U.S. Army Pfc. Marius “Mario” Ferrero, 23, of Miami, was killed in Baqubah, Iraq, on Nov. 18, 2007, on a goodwill mission to deliver toys to Iraqi children.
Along with seven children and two other soldiers, he was killed by an explosive device carried by a suicide bomber.
After his death, his brother gathered friends and family to start Mario’s Soldiers, a local charity and fundraising initiative to help underprivileged children.
“We want to keep his legacy by helping children that are less fortunate, people that are in need,” Ferrero said.
Mario’s Soldiers’ next fundraiser is a charity golf tournament Oct. 25 at the Doral Golf Resort and Spa.
“Sports are a way for people to enjoy themselves,” said Pablo Lau, 29, treasurer. “People not only donate but also have fun.”

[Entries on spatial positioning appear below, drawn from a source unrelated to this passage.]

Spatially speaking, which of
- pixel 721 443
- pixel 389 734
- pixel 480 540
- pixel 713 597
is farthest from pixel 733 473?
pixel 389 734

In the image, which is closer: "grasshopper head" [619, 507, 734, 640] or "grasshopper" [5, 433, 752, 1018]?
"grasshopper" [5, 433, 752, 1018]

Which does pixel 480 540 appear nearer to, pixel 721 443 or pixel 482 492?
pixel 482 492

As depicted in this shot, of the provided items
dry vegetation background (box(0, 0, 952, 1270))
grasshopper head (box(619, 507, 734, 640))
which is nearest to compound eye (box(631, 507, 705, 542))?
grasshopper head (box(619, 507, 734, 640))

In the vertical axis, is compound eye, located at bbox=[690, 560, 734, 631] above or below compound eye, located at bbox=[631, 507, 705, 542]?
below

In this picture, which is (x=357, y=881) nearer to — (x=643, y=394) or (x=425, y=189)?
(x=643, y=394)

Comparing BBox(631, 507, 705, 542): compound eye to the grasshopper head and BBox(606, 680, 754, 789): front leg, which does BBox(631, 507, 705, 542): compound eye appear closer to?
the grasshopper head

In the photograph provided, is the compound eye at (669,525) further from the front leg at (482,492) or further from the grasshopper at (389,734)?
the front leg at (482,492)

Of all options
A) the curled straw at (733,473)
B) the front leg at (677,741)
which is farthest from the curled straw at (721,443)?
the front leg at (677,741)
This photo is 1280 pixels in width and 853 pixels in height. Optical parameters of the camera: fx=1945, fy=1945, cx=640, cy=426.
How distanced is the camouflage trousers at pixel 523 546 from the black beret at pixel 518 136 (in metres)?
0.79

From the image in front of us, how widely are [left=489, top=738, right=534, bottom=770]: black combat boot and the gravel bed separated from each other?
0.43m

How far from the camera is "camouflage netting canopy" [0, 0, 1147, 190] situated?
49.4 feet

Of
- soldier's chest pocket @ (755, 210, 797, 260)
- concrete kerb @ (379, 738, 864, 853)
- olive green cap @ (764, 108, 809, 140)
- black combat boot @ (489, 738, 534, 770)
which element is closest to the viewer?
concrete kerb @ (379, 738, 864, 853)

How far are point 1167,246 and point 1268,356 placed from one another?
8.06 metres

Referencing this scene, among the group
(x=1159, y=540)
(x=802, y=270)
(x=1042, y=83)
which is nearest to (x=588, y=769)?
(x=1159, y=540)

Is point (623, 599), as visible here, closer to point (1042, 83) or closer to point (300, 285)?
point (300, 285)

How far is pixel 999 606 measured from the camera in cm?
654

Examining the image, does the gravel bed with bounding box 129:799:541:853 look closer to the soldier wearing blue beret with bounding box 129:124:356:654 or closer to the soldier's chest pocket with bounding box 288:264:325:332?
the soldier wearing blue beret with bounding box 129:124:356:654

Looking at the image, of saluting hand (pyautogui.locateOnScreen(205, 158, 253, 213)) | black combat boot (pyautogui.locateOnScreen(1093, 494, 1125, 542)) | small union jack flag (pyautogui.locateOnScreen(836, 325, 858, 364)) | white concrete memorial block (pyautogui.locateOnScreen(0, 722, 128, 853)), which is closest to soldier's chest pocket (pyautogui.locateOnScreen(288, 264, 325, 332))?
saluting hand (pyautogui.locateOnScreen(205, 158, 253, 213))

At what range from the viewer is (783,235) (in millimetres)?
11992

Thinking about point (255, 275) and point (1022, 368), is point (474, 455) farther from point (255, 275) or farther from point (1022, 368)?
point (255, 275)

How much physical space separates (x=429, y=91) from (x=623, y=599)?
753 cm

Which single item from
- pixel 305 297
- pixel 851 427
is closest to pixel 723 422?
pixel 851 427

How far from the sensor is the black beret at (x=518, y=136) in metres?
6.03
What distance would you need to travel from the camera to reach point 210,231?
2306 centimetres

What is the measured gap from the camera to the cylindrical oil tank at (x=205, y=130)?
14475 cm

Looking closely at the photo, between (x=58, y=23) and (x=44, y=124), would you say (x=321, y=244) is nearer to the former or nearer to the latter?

The organization is a way to continue what Mario Ferrero considered to be his mission in Operation Iraqi Freedom : to help all individuals, members said.
“He’s not physically here with us, but here in spirit,” Lau said.“We tried to find the best way to honor his belief.”
Mario’s Soldiers is in the midst of a six-month charity drive that began on Memorial Day and will run through Veteran’s Day, Nov. 11.
Members collect toys, food and clothing throughout Miami at various drop-off locations and offer to pick up donations free of charge.
In a partnership with Ronald McDonald House Charities, Camillus House and the Veteran Affairs Hospital, the organization delivers the toys to hospitalized children, feeds the homeless and clothes disabled veterans.
Ferrero’s cousin, Ernest Ajo, 24, became affiliated with the group through its softball league.
“Our softball tournaments include teams of about 12 players,” he said. “We receive a lot of donations and a lot of people come out.”
Members are focused on the number of men, women, children and veterans they can help.
“Everyday people are so worried about themselves. We need to step out of one problem and look at the world as whole,” Lau said. Manny Ferrero anticipates the project’s long-term growth.
“I want to help people not only in Miami, but branch out worldwide and eventually go back to the place in Baqubah, Iraq, and try to help some of the children in that town,” Ferrero said.